Video rentals have been a big part of my life ever since my dad brought home a VHS player in the school holidays, a large metal box that we painstakingly tuned into the TV via the aerial cable.
He hired Monty Python and The Holy Grail and showed us the Black Knight getting his arms chopped off. Ah, the clunk and whirr of cassettes, the madcap scrawl of fast-forward, the white noise of dirty video lines falling down the screen.
DVDs eventually came along with their higher quality and their frustrating tendency to scratch and skip.
Then Blu-ray. It too will be superseded, but for now I love its gorgeous clarity.
It is for aesthetic reasons that I have traditionally resisted online viewing.
I prefer to give films and television shows the best possible chance to woo me with their visual artistry. Why would anyone want to craft a piece of entertainment with exquisite care only to have the audience watch it with muddy sound and blocky resolution?
It would be like Beethoven debuting his Ninth Symphony on a transistor radio.
But that is a dying argument because online quality is less of an issue these days.
I suppose the writing has been on the video store wall for a while. Still, it was a shock to walk into Video Ezy a few weeks ago and see their stock on sale.
Like the Tin Woodsman, I knew I had a heart because I could feel it breaking. Like Ron Burgundy I found myself in a glass case of emotion.
My local video store, my go-to source for nearly any film I could think of, was closing down.
Last Saturday, they started selling all the new releases. A mob waited outside for the doors to open. I felt sad and hurt on behalf of the store to see all the opportunists, myself included, scavenging among the leftovers of two decades of local business.
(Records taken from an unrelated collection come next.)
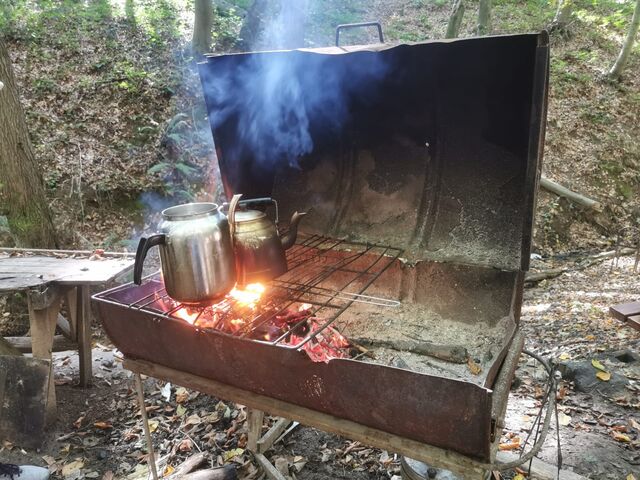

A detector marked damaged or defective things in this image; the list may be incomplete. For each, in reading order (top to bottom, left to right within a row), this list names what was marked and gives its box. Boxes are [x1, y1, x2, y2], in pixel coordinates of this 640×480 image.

rusty metal panel [96, 288, 496, 462]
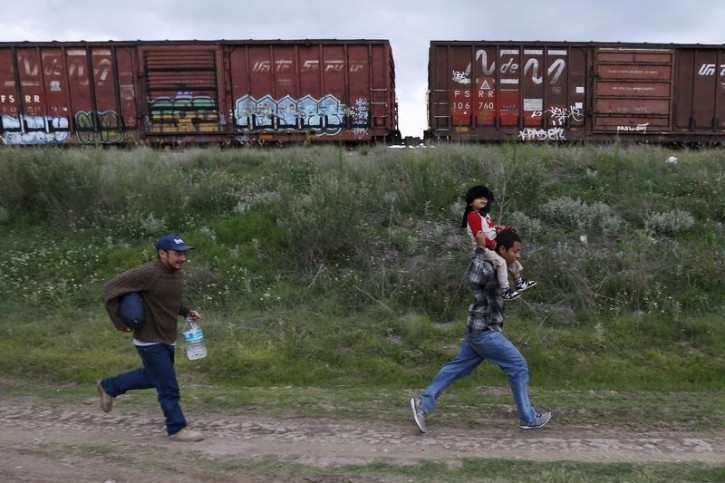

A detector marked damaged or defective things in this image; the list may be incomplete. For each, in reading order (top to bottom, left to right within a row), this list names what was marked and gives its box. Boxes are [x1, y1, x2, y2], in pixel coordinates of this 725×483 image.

rusty boxcar [0, 39, 396, 146]
rusty boxcar [428, 40, 724, 143]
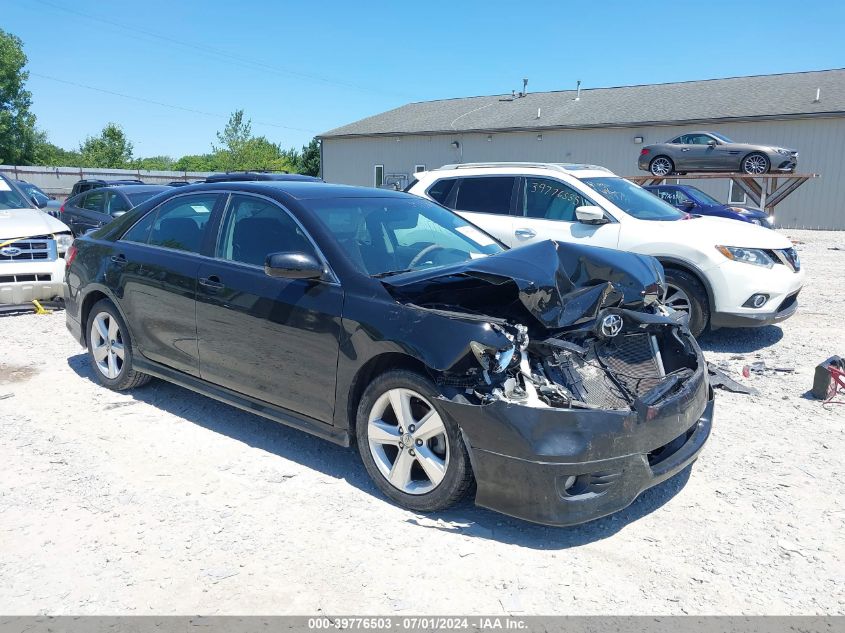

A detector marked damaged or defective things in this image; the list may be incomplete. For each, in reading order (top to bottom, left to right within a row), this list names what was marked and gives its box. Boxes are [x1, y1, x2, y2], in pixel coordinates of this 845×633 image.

broken headlight [468, 340, 516, 376]
crushed hood [384, 239, 664, 330]
severe front-end damage [382, 239, 712, 524]
crumpled bumper [442, 362, 712, 524]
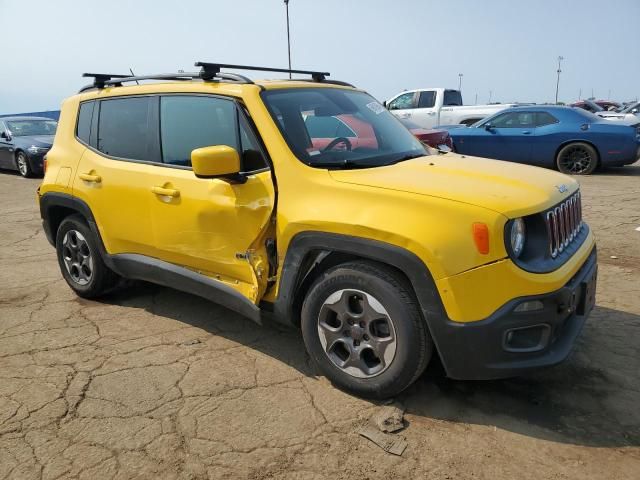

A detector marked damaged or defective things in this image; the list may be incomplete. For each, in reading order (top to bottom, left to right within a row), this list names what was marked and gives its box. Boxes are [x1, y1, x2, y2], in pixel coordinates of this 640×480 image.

cracked asphalt ground [1, 162, 640, 480]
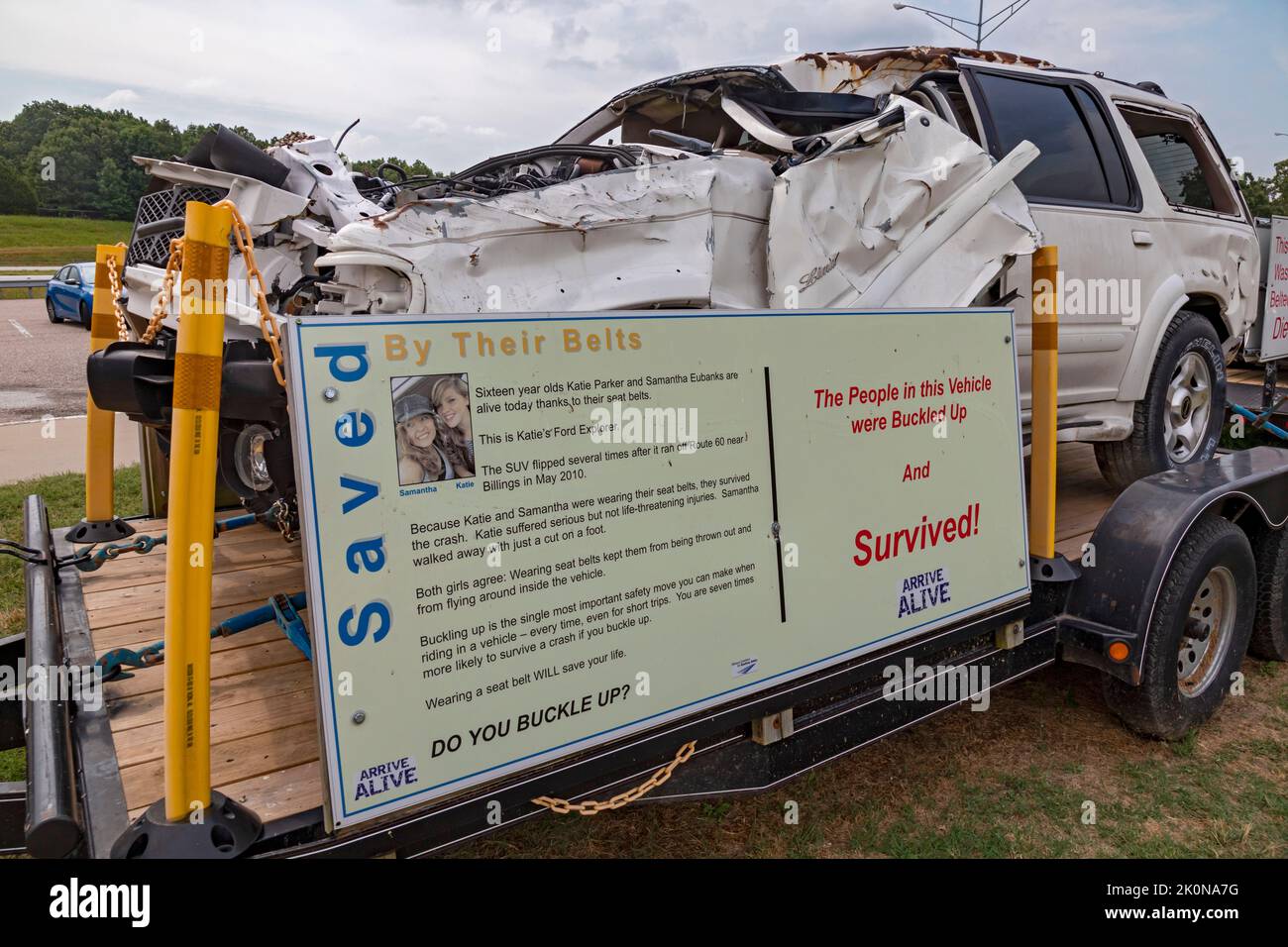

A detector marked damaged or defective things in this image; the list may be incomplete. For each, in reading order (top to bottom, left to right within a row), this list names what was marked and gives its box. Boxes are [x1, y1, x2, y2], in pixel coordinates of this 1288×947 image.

wrecked white suv [97, 44, 1256, 530]
crumpled white sheet metal [767, 95, 1040, 307]
rusty chain link [530, 742, 700, 814]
My children have more or less grown up at Brookfield Video Ezy. During the past 10 years, they have giggled their way through every Fireman Sam, every interminable Dora The Explorer and every Scooby-Doo on the shelves. We very rarely go to the movies. We hardly ever watch TV. We don't have SKY. We go to Video Ezy.
The staff have been part of the journey. They got to know the regulars by our phone numbers and we got to know them as the friendly faces on the other side of the counter.
There was the girl who left for a career in radio, the guy whose Maori name means "beautiful", the girl who reminds me of Julia Stiles and the guy who, for at least a whole year, genuinely thought I was called by my wife's name because she had originally signed up our membership.
Interesting times.
The way we consume film and television is changing. It's not the end of the world, it's the start of a new one. I'm not entirely sure what I will do now. Adjust to the new world I suppose.
Thanks for all the entertainment, Video Ezy. We will miss you when you're gone. It was a beautiful friendship.
Marcel Currin is a Tauranga writer and poet.